Muhal Richard Abrams: piano, bell, bamboo flute, taxi horn, percussion
George Lewis: trombone, laptop
Roscoe Mitchell: soprano saxophone, alto saxophone, percussion
Three legends with a lifetime of achievement in creative improvised music collide for a long set of spontaneous dialogue. It's no surprise that Streaming is excellent. The surprise is the calm reactions that develop between these players. The astonishing maturity of George Lewis' electronic vocabulary on the laptop combined with the ways Abrams and Mitchell weave their own textures into that sound. My own ambivalence toward George Lewis' computer music work eroding completely away as it emerges with all the nuance and creative verve of his trombone playing. The sensitivity of Muhal Abrams' touch at the piano combined with his sense of when to insert himself into the real-time composition. Roscoe Mitchell bringing an expansive sense of timbre - particularly his mouthpiece work - in ways that reveals how his ears are interpreting these fleeting moments. I look forward to each time this one comes up in the rotation.

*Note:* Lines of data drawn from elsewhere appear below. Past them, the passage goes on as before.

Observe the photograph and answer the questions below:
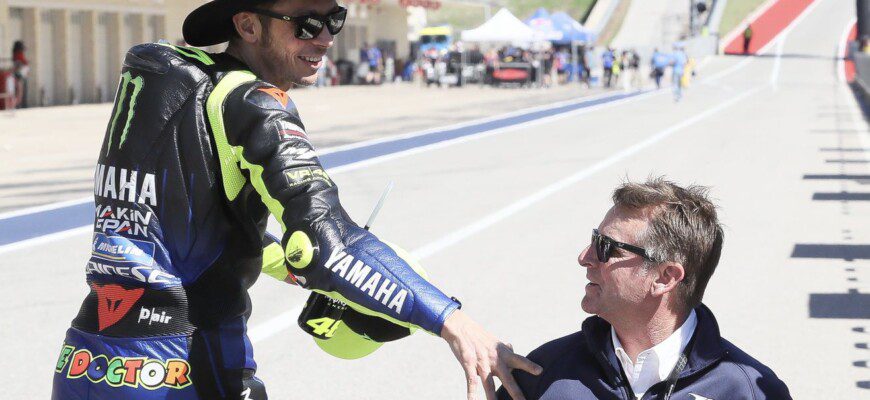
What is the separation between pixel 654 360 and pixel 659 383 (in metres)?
0.07

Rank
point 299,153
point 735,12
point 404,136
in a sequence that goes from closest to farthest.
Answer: point 299,153
point 404,136
point 735,12

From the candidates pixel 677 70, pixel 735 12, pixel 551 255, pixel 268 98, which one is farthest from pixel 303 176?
pixel 735 12

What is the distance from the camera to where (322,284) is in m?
2.59

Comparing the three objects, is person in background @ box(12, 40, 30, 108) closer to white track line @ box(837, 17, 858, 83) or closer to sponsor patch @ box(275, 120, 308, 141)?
sponsor patch @ box(275, 120, 308, 141)

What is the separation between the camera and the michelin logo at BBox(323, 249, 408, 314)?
2.55 meters

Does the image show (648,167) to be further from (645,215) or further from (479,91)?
(479,91)

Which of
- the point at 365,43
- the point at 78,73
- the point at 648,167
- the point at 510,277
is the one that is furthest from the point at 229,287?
the point at 365,43

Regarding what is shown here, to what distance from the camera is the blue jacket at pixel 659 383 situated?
2.88 metres

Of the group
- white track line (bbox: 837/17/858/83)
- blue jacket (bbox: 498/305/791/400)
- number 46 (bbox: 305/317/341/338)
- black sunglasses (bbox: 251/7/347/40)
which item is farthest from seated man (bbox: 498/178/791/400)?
white track line (bbox: 837/17/858/83)

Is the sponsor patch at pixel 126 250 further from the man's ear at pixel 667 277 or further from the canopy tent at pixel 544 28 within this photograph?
the canopy tent at pixel 544 28

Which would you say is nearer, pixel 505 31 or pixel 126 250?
pixel 126 250

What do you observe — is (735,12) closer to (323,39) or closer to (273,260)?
(273,260)

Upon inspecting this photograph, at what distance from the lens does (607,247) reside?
297 centimetres

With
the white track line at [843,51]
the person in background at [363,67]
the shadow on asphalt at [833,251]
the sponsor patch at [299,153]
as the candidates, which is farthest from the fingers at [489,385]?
the person in background at [363,67]
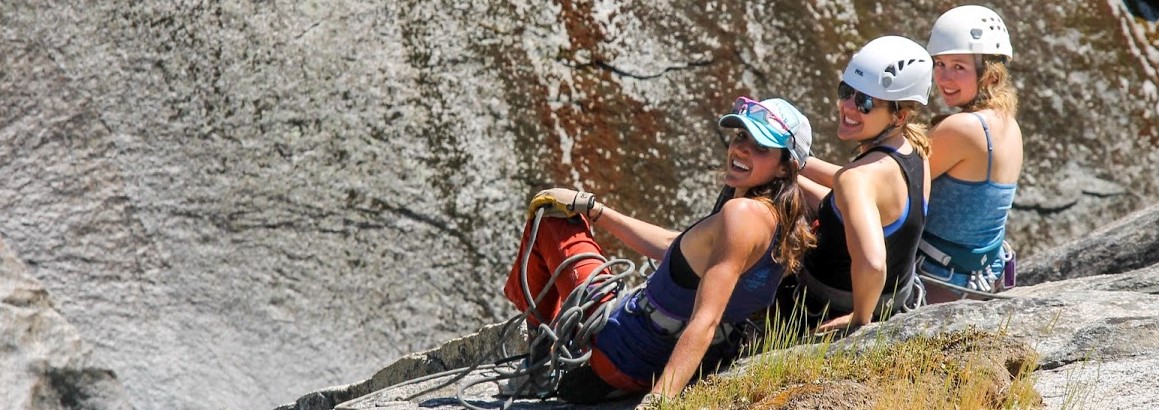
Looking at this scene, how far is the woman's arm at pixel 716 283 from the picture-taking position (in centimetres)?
475

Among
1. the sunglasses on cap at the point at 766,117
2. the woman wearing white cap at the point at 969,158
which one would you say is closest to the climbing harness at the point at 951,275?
the woman wearing white cap at the point at 969,158

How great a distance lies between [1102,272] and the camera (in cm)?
759

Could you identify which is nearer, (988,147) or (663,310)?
(663,310)

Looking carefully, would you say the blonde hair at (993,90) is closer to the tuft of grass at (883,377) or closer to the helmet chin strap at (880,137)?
the helmet chin strap at (880,137)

Miles Davis: The Complete On The Corner Sessions [disc 4]. 2007. Sony BMG Music Entertainment: 88697 06239 2.
Miles Davis: trumpet, electric piano, organ
Dave Liebman: tenor saxophone, flute
John Stubblefield: soprano saxophone
Reggie Lucas: guitar
Pete Cosey: guitar
Michael Henderson: electric bass
Al Foster: drums
Mtume: congas, percussion
Dominique Gaumont: guitar
Disc 4 takes the thick, funky stew and breaks it down into two half hour studies of restraint. The invisible hand of Miles Davis can be detected directing this stripping down after the initial burst of energy on "Calypso Frelimo." The Michael Henderson fueled groove holds steady with a rhythmic bed while shards of trumpet and saxophone improvisations emerge and disappear into the salty mist. The overall impression is an admiration of what is possible when time is allowed to recede into the distance without the confines of form. An oddly urban expansiveness in sound.
Ornette Coleman: Beauty is a Rare Thing [disc 3]. 1993. Rhino/Atlantic Jazz: R2 71410.
Ornette Coleman: alto saxophone
Don Cherry: pocket trumpet
Charlie Haden: bass
Ed Blackwell: drums
The third disc in this box focuses squarely upon the threads spun by this quartet that continues to reside at the roots of free jazz. This time with Ed Blackwell sitting in for the original Billy Higgins - with just a noticeable ripple along the fabric of this sound with the change in drummers. The spontaneity of this ensemble retains the forceful turns and intervallic contours that made this sound such a spark half a century ago. Cascading sheets of melodic material that continue to be such an important part of Ornette Coleman's sound. The value of abundance that this box set offers allows the ears to alternate between the wonder of Don Cherry's improvisation, Charlie Haden's unerring instincts and the raw beauty of the performances offered on such pieces as "Some Other" or "The Legend of Bebop."